# EXERCISE OBJECTIVE:
Transcription should be exact. Include all entries.

# MATERIALS PROVIDED:

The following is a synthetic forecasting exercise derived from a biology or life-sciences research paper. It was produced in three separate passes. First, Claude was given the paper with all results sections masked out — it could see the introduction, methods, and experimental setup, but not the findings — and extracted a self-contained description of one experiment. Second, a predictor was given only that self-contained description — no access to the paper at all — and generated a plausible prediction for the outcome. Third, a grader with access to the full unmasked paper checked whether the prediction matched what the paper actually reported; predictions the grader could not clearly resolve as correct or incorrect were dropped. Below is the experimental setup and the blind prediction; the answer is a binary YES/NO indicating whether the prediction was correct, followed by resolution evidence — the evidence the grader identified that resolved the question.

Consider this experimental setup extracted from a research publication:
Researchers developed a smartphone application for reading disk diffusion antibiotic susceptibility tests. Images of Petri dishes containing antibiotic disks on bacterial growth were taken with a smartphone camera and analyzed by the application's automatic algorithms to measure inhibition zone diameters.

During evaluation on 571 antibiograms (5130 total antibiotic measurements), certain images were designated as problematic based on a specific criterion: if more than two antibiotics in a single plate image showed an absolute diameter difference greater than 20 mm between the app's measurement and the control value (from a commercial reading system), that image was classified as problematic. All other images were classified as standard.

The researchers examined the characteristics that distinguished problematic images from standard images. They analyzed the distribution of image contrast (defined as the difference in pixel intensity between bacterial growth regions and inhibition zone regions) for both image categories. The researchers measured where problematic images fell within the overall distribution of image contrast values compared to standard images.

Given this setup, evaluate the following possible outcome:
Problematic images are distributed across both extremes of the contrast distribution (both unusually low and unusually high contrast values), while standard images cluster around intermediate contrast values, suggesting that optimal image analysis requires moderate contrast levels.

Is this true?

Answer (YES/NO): NO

# EXPECTED ANSWER:
The following is a synthetic forecasting exercise derived from a biology or life-sciences research paper. It was produced in three separate passes. First, Claude was given the paper with all results sections masked out — it could see the introduction, methods, and experimental setup, but not the findings — and extracted a self-contained description of one experiment. Second, a predictor was given only that self-contained description — no access to the paper at all — and generated a plausible prediction for the outcome. Third, a grader with access to the full unmasked paper checked whether the prediction matched what the paper actually reported; predictions the grader could not clearly resolve as correct or incorrect were dropped. Below is the experimental setup and the blind prediction; the answer is a binary YES/NO indicating whether the prediction was correct, followed by resolution evidence — the evidence the grader identified that resolved the question.

Consider this experimental setup extracted from a research publication:
Researchers developed a smartphone application for reading disk diffusion antibiotic susceptibility tests. Images of Petri dishes containing antibiotic disks on bacterial growth were taken with a smartphone camera and analyzed by the application's automatic algorithms to measure inhibition zone diameters.

During evaluation on 571 antibiograms (5130 total antibiotic measurements), certain images were designated as problematic based on a specific criterion: if more than two antibiotics in a single plate image showed an absolute diameter difference greater than 20 mm between the app's measurement and the control value (from a commercial reading system), that image was classified as problematic. All other images were classified as standard.

The researchers examined the characteristics that distinguished problematic images from standard images. They analyzed the distribution of image contrast (defined as the difference in pixel intensity between bacterial growth regions and inhibition zone regions) for both image categories. The researchers measured where problematic images fell within the overall distribution of image contrast values compared to standard images.

Given this setup, evaluate the following possible outcome:
Problematic images are distributed across both extremes of the contrast distribution (both unusually low and unusually high contrast values), while standard images cluster around intermediate contrast values, suggesting that optimal image analysis requires moderate contrast levels.

Is this true?

Answer (YES/NO): NO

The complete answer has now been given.